**Exercício curto 1**
Responda com base no texto fornecido:
(a) Qual era a nacionalidade de John Needham?
(b) Por quanto tempo Spallanzani ferveu os caldos?
(c) Em que obra de Leibniz Needham se apoiava?
**Exercício curto 2**
Diga se cada afirmação está de acordo com o texto fornecido e cite as palavras que decidem:
(a) Spallanzani era um padre italiano.
(b) Needham aqueceu os frascos a altas temperaturas por muito tempo.
(c) A hipótese de Needham tinha base experimental.

**Texto fornecido**
=-=-=

Ad hoc, portanto, é uma hipótese moldada especificamente para salvaguardar uma
teoria que sofre um ataque sem conter uma explicação bem embasada. Mas eu
gostaria de dar um exemplo real.
Vamos nos reportar à briga de padres que tivemos em nome da
Ciência (!), mais especificamente na difícil questão da origem de um ser vivo.
Existia uma séria dúvida se era possível o surgimento de vida a partir da
matéria bruta, o que parecia acontecer antes dos avanços da microscopia. O
inglês John Needham, com os precários instrumentos que haviam no século XVIII,
compreendia que era impossível o surgimento de certos micróbios se não fosse
pela geração espontânea, que nada mais é do que o surgimento de um organismo
sem que se derive de outro, como se uma mosca surgisse da carne podre. Para
corroborar sua hipótese, realizou experiências com frascos contendo caldos
nutritivos e facilmente contamináveis. Aqueceu-os e eliminou todos os
microorganismos preexistentes, para, após pouco tempo, perceber o crescimento
de novos micróbios. Com base na monadologia
de Leibniz, entendia que há, no meio ambiente, uma espécie de força
vegetativa, que despertaria o processo de abiogênese. Não convencido, o padre
italiano Lazzaro Spallanzani, outro naturalista, enxergou dois defeitos na
experiência de Needham: os frascos, apesar de tapados, não estavam devidamente
vedados, o que poderia permitir a passagem de micróbios externos. Além disso, o
aquecimento foi a baixas temperaturas e por pouco tempo, o que não deve ter
eliminado adequadamente os organismos preexistentes. Spallanzani então repetiu
o experimento de Needham, porém realizando um período de fervura de uma hora
nos caldos, e com uma vedação posterior mais criteriosa. Isso fez com que a
esterilidade dos caldos se mantivesse por muito tempo.
É aqui que entra o ad hoc. Needham afirma que os
procedimentos de Spallanzani haviam sacrificado a força vegetativa dos caldos
nutritivos, seja pela alta temperatura a que foram submetidos, seja pela
ausência de oxigênio no ambiente. Desta forma, não estavam presentes todos os
elementos necessários para que o processo abiogenético fosse deflagrado.
Needham traz uma hipótese sem base experimental, fundamentada, no mais tardar, na
lógica.

=-=-=

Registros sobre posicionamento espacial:
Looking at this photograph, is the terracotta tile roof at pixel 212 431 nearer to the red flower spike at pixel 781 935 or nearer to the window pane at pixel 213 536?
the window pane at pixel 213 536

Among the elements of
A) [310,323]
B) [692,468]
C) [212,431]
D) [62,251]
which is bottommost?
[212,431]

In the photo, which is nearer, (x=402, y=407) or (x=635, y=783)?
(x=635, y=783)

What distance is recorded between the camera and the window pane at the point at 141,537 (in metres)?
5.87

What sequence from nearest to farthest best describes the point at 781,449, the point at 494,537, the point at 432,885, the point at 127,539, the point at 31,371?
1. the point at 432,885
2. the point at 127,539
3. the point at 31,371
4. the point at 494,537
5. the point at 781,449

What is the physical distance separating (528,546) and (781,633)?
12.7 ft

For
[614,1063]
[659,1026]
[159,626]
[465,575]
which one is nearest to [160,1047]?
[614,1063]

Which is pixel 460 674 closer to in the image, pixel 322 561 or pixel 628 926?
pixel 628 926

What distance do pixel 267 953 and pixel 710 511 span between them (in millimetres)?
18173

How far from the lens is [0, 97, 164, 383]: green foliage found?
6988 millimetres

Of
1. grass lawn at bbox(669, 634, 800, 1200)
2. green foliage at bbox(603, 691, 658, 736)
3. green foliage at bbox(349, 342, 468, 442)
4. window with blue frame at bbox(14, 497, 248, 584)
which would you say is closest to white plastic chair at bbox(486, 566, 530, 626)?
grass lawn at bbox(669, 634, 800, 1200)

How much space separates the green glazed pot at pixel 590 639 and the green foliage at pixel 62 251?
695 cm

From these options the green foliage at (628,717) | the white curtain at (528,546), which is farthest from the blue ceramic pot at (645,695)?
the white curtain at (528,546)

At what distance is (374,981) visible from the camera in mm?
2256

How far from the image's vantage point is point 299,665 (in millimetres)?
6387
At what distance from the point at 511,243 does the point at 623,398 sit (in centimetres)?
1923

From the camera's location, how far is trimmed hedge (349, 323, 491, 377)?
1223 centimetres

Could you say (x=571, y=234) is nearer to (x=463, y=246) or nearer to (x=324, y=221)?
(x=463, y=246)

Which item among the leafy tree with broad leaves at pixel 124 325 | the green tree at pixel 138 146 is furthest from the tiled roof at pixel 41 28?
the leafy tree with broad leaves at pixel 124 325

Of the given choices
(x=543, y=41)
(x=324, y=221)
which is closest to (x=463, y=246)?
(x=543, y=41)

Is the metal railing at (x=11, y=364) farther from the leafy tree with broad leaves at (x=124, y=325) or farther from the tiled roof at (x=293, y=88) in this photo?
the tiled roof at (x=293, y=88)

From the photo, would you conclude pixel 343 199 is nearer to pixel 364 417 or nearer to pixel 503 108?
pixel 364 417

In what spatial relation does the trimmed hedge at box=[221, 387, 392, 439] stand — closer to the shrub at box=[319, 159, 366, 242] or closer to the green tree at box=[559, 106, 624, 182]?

=-=-=

**Resposta final 1**
(a) Inglês.
(b) Uma hora.
(c) Na monadologia.

**Resposta final 2**
(a) Sim: "o padre italiano Lazzaro Spallanzani".
(b) Não: "o aquecimento foi a baixas temperaturas e por pouco tempo".
(c) Não: "Needham traz uma hipótese sem base experimental".